▶ _TEXTE SOURCE_:
----------------

C'est une cohésion que nous comprenons dans ses trois dimensions : économique, sociale et politique.

Notre rôle lors de cette présidence sera d'être un « honest broker », comme on dit en anglais, mais je préfère l'expression française : médiateur impartial, c'est-à-dire aider à la recherche du consensus parmi les États membres.

Il y a quatre priorités autour desquelles la Roumanie va articuler sa présidence :

- la première est « l'Europe de la convergence » : convergence et cohésion par la croissance de la compétitivité et la réduction des décalages de développement ;

- la deuxième est « une Europe plus sûre » : renforcer la coopération des États membres pour mieux répondre aux défis sécuritaires. À cet égard, les efforts seront canalisés pour la sécurité intérieure et la lutte contre le terrorisme. La Roumanie soutient ainsi la consolidation de l'espace Schengen, la sécurité interne et aux frontières extérieures de l'Union européenne. Dans le même temps, nous sommes amenés à continuer le travail sur la question de la politique migratoire ;

- la troisième priorité est « l'Europe, un acteur global ». Il s'agit de consolider le rôle global de l'Europe par le renforcement du multilatéralisme et la modernisation du système commercial international, comme la réforme OMC, où la France est fer de lance. Les efforts seront canalisés pour la consolidation du Partenariat stratégique UE/OTAN et pour l'accroissement de l'efficacité de l'action extérieure. Nos priorités sont également la politique de l'élargissement en direction des Balkans occidentaux pour un contexte régional plus stable, les dix ans du Partenariat Oriental, et la confirmation de l'importance stratégique de la mer Noire pour l'Europe ;

- enfin, le quatrième axe est « l'Europe des valeurs communes » - promotion des politiques pour combattre la discrimination, la xénophobie, l'antisémitisme, les derniers chiffres sont alarmants à cet égard. Il y a aussi un sujet de forte actualité auquel on attache une grande importance : la lutte contre les fausses informations, les « infox ». Nous espérons avoir d'ici deux mois un système d'alerte rapide entre les institutions de l'Union européenne et les États membres afin de faciliter le partage des données et des analyses des campagnes de désinformation, et pour signaler les menaces de désinformation en temps réel. Nous estimons que ce système peut s'avérer utile lors de la campagne pour les élections européennes afin qu'elles soient libres, équitables et sûres.

----------------

▶ _ÉNONCÉ A_: Traduisez en anglais la phrase suivante du texte sur la présidence roumaine : « La Roumanie soutient ainsi la consolidation de l'espace Schengen, la sécurité interne et aux frontières extérieures de l'Union européenne. »
▶ _ÉNONCÉ B_: Recopiez mot pour mot le passage du texte sur la présidence roumaine qui s'ouvre sur les mots « - enfin, le quatrième » et se referme sur « équitables et sûres. ».

[Entrées de données recueillies]
----------------

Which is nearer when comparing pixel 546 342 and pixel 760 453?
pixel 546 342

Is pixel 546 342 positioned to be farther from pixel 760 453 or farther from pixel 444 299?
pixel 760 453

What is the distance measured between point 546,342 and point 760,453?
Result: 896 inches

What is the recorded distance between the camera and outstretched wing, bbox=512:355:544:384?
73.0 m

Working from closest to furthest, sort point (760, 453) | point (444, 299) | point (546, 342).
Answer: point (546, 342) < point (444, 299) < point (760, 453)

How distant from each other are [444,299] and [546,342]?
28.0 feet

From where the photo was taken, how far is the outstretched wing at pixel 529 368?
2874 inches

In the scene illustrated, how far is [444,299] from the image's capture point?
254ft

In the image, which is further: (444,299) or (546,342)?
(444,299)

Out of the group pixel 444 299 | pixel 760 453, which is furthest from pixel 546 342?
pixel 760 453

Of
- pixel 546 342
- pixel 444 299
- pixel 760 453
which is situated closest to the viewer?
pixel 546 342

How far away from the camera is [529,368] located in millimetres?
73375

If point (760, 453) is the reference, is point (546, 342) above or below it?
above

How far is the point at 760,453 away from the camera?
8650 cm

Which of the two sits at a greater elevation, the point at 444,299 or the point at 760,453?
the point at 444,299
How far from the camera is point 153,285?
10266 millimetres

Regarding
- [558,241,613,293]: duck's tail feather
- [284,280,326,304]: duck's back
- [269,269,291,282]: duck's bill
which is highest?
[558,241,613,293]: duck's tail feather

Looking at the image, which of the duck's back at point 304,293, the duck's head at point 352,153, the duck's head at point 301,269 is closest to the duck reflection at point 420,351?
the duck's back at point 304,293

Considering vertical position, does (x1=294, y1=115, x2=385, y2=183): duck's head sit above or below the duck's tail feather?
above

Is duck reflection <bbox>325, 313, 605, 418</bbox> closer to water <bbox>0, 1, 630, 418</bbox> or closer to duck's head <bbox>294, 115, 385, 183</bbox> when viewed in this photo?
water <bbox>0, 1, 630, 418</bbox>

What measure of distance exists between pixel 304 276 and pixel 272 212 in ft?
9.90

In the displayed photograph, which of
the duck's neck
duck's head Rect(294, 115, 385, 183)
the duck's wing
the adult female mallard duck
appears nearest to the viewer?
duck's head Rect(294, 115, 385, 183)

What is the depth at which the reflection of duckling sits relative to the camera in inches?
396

----------------

▶ _CORRIGÉ A_: Romania thus supports the consolidation of the Schengen area, internal security, and security at the external borders of the European Union.

▶ _CORRIGÉ B_:
- enfin, le quatrième axe est « l'Europe des valeurs communes » - promotion des politiques pour combattre la discrimination, la xénophobie, l'antisémitisme, les derniers chiffres sont alarmants à cet égard. Il y a aussi un sujet de forte actualité auquel on attache une grande importance : la lutte contre les fausses informations, les « infox ». Nous espérons avoir d'ici deux mois un système d'alerte rapide entre les institutions de l'Union européenne et les États membres afin de faciliter le partage des données et des analyses des campagnes de désinformation, et pour signaler les menaces de désinformation en temps réel. Nous estimons que ce système peut s'avérer utile lors de la campagne pour les élections européennes afin qu'elles soient libres, équitables et sûres.